Furthermore, the way the elderly musicians' brains were wired was more similar to that of young adults than that of other older adults. In other words, long-term musical training appears to help the brain maintain a "youthful structure," even as we age.

This image shows two main ideas about how the brains of older people try to adapt to aging. At the top (A and B), we see that older people tend to use their brains more (greater neural activity) to compensate for natural losses with age (A), and that people with greater "cognitive reserve," such as those who have had good life experiences, such as playing instruments, have more brain resources to deal with these losses (B). Below (C and D), two hypotheses are compared. In "Bolster compensation" (C), older people with reserve activate their brains even more and perform better. In "Hold-back upregulation" (D), those with reserve need to use their brains less because they are already more efficient, showing neural use more similar to that of younger people. Both hypotheses attempt to explain how life experiences can help the brain age better.
These findings are important because they show that a lifelong lifestyle, especially continued musical practice, can protect the brain against the effects of aging.

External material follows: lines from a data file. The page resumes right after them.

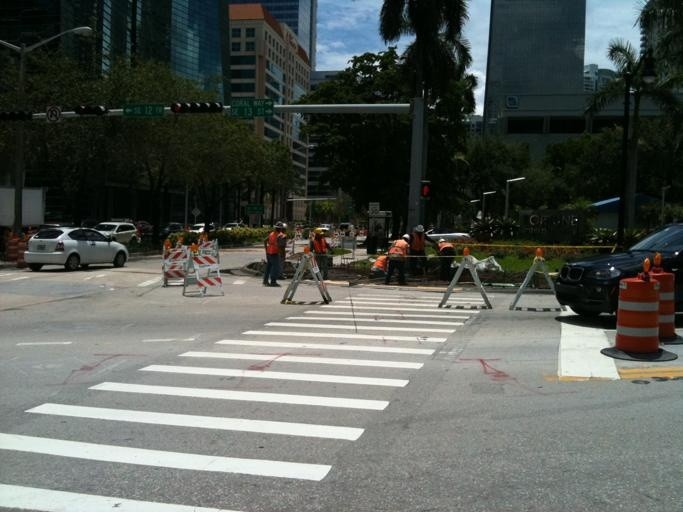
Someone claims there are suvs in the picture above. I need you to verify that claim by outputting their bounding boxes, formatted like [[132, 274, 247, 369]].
[[554, 224, 682, 321]]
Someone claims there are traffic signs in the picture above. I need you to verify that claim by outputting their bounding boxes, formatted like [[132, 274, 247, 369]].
[[122, 104, 164, 117], [230, 100, 274, 118]]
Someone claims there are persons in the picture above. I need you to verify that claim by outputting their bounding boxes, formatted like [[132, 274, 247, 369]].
[[437, 238, 456, 284], [370, 249, 390, 274], [261, 220, 283, 288], [409, 225, 438, 272], [308, 227, 333, 279], [279, 224, 288, 280], [384, 234, 409, 285]]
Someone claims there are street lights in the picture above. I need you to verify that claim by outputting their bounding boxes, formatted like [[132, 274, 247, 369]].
[[610, 45, 658, 255], [0, 24, 93, 238], [470, 177, 525, 239]]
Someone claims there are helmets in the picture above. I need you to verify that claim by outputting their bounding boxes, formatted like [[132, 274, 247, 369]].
[[439, 238, 446, 243], [314, 228, 324, 235], [415, 225, 424, 232], [403, 233, 410, 240], [276, 221, 287, 230]]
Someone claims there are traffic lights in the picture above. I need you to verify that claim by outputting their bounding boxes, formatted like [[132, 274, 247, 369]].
[[170, 103, 223, 113], [420, 180, 431, 198], [75, 105, 108, 115], [0, 111, 31, 121]]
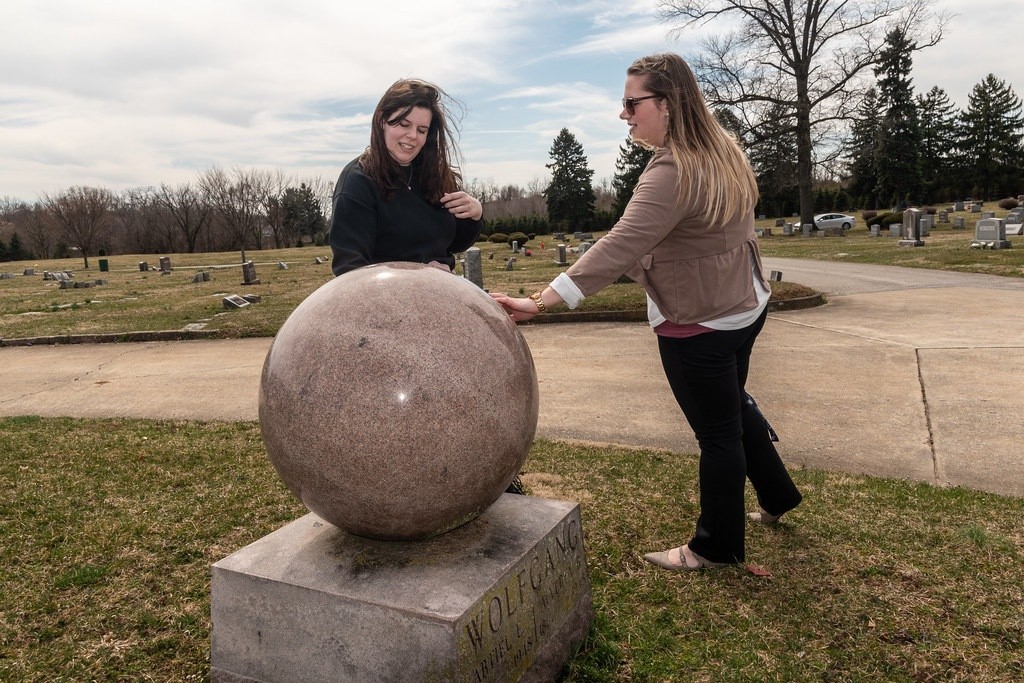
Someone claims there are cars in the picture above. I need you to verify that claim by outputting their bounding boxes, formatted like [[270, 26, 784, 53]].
[[792, 213, 856, 232]]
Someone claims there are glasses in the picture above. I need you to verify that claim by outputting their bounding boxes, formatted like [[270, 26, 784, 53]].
[[622, 93, 666, 116]]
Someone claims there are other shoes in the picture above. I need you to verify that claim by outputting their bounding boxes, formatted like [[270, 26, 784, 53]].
[[746, 502, 783, 523], [642, 544, 726, 570]]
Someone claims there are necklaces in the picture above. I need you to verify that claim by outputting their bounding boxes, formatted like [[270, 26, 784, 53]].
[[396, 164, 413, 191]]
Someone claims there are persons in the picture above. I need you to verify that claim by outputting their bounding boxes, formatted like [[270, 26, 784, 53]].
[[488, 51, 804, 573], [329, 77, 486, 276]]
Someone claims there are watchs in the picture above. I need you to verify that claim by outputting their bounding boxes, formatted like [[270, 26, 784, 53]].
[[530, 291, 549, 314]]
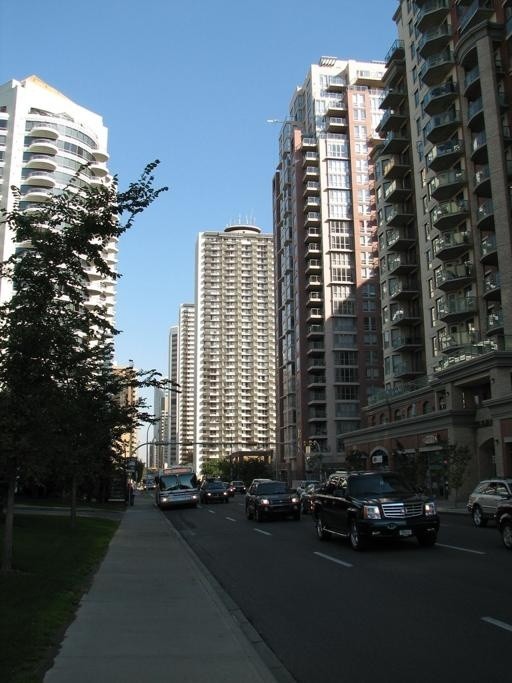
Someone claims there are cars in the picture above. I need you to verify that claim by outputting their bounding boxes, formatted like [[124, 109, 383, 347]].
[[496, 497, 511, 547], [142, 464, 320, 523]]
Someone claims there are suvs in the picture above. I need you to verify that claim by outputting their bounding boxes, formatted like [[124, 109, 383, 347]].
[[310, 469, 440, 548], [467, 478, 511, 528]]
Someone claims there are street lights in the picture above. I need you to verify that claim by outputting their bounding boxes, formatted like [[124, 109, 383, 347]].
[[304, 440, 322, 478], [146, 414, 176, 467]]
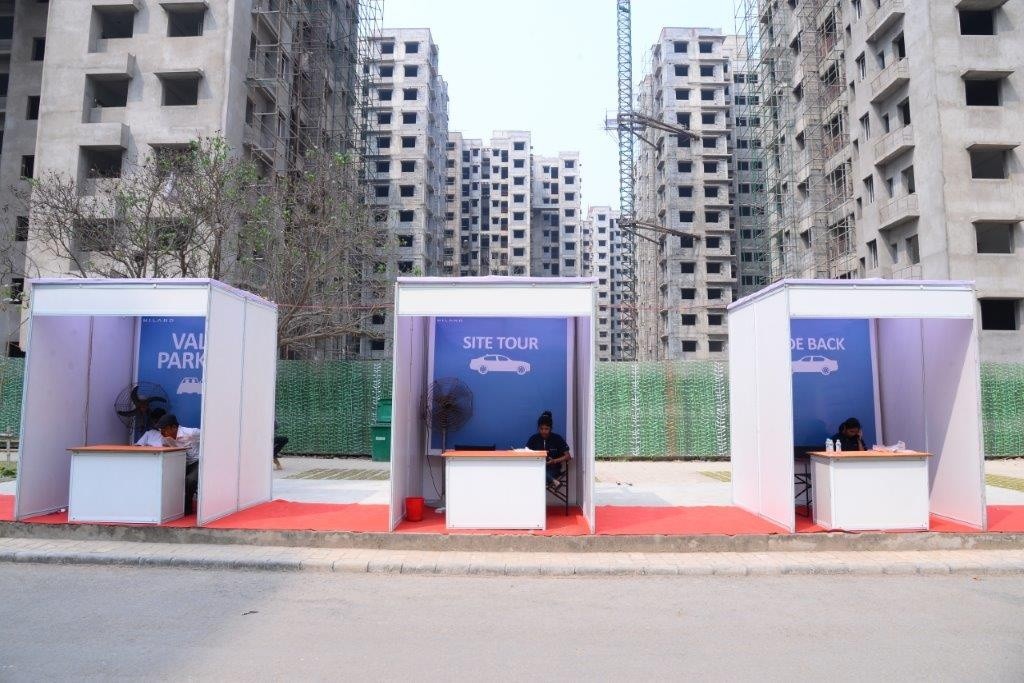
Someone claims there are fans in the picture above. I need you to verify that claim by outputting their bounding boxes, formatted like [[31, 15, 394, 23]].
[[114, 381, 171, 433], [419, 377, 474, 513]]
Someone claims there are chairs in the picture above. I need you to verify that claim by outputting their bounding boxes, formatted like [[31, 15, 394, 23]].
[[794, 473, 812, 519], [547, 460, 569, 516]]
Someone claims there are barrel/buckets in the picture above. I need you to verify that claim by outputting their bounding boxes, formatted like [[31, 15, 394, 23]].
[[406, 497, 424, 521]]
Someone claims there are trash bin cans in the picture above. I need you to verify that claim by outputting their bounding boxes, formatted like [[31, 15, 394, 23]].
[[405, 497, 424, 522], [367, 398, 393, 461]]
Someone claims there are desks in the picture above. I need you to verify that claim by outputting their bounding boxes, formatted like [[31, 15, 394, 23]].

The brains of older musicians showed greater efficiency, preserved connectivity, and better cognitive performance in a challenging task. This reinforces the idea that the cognitive reserve accumulated through rich experiences, such as learning music, can help the brain age more healthily and functionally.
READ MORE:
Long-term musical training can protect against age-related upregulation of neural activity in speech-in-noise perception
Lei Zhang, Bernhard Ross, Yi Du, and Claude Alain
PLoS Biol 23(7): e3003247.
Abstract:
During cognitive tasks, older adults often show increased frontoparietal neural activity and functional connectivity. Cognitive reserve accrued from positive life choices like long-term musical training can provide additional neural resources to help cope with the effect of aging. However, the relationship between cognitive reserve and upregulated neural activity in older adults remains poorly understood. In this study, we measured brain activity using functional magnetic resonance imaging during a speech-in-noise task and assessed whether cognitive reserve accumulated from long-term musical training bolsters or holds back age-related increase in neural activity. Older musicians exhibited less upregulation of task-induced functional connectivity than older non-musicians in auditory dorsal regions, which predicted better behavioral performance in older musicians. Furthermore, older musicians demonstrated more youth-like spatial patterns of functional connectivity, as compared to older non-musicians. Our findings show that cognitive reserve accrued through long-term music training holds back age-related neural recruitment during speech-in-noise perception and enlighten the intricate interplay between cognitive reserve and age-related upregulated activity during cognitive tasks.